EXERCISE PROMPT – Reproduce the records that follow in full, excluding any picture they contain.

Stored items
BEGIN
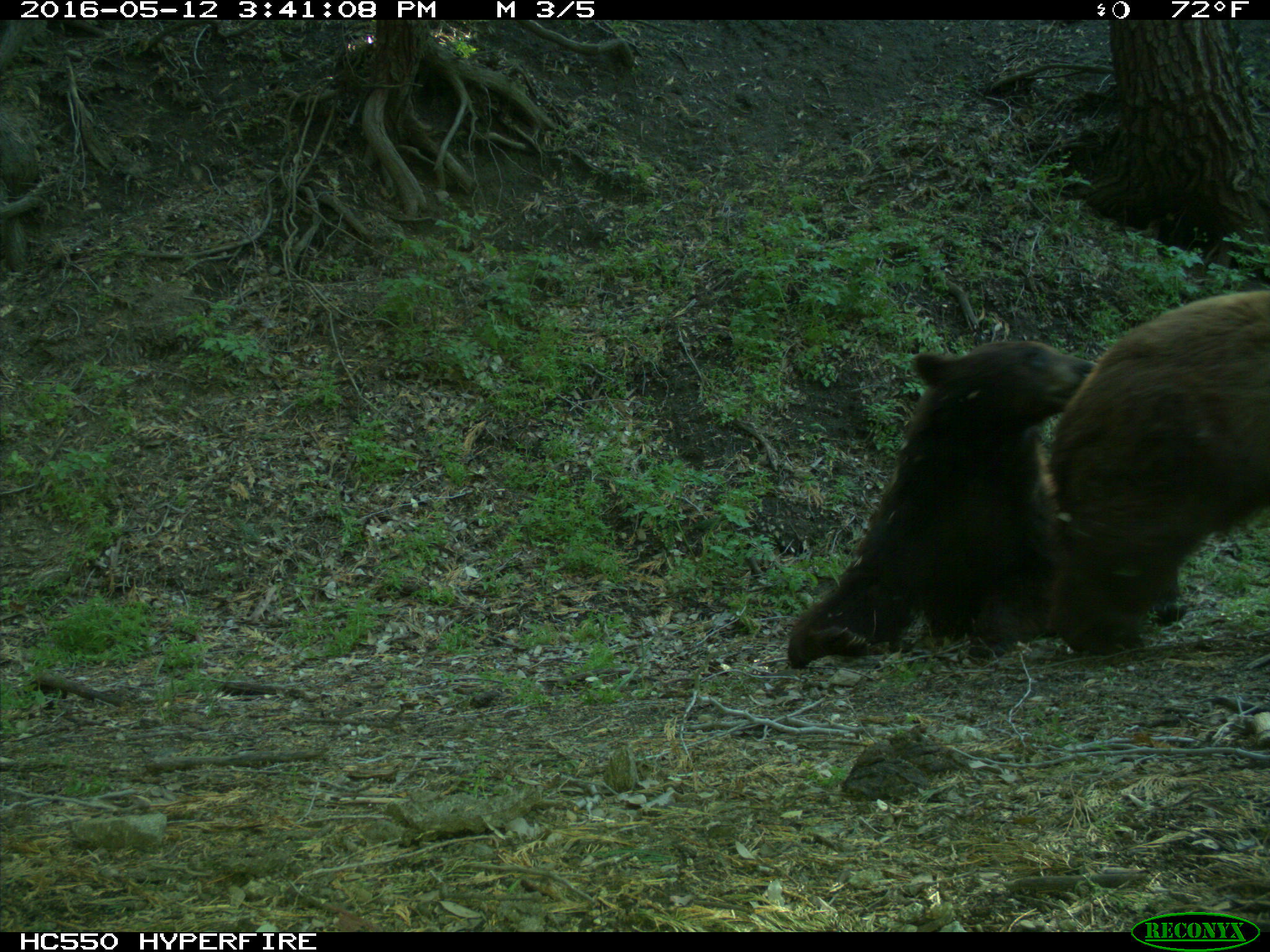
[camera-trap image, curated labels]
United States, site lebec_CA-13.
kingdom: Animalia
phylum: Chordata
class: Mammalia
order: Carnivora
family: Ursidae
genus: Ursus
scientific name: Ursus americanus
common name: american black bear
END
RESPONSE –
[camera-trap image, curated labels]
United States, site lebec_CA-13.
kingdom: Animalia
phylum: Chordata
class: Mammalia
order: Carnivora
family: Ursidae
genus: Ursus
scientific name: Ursus americanus
common name: american black bear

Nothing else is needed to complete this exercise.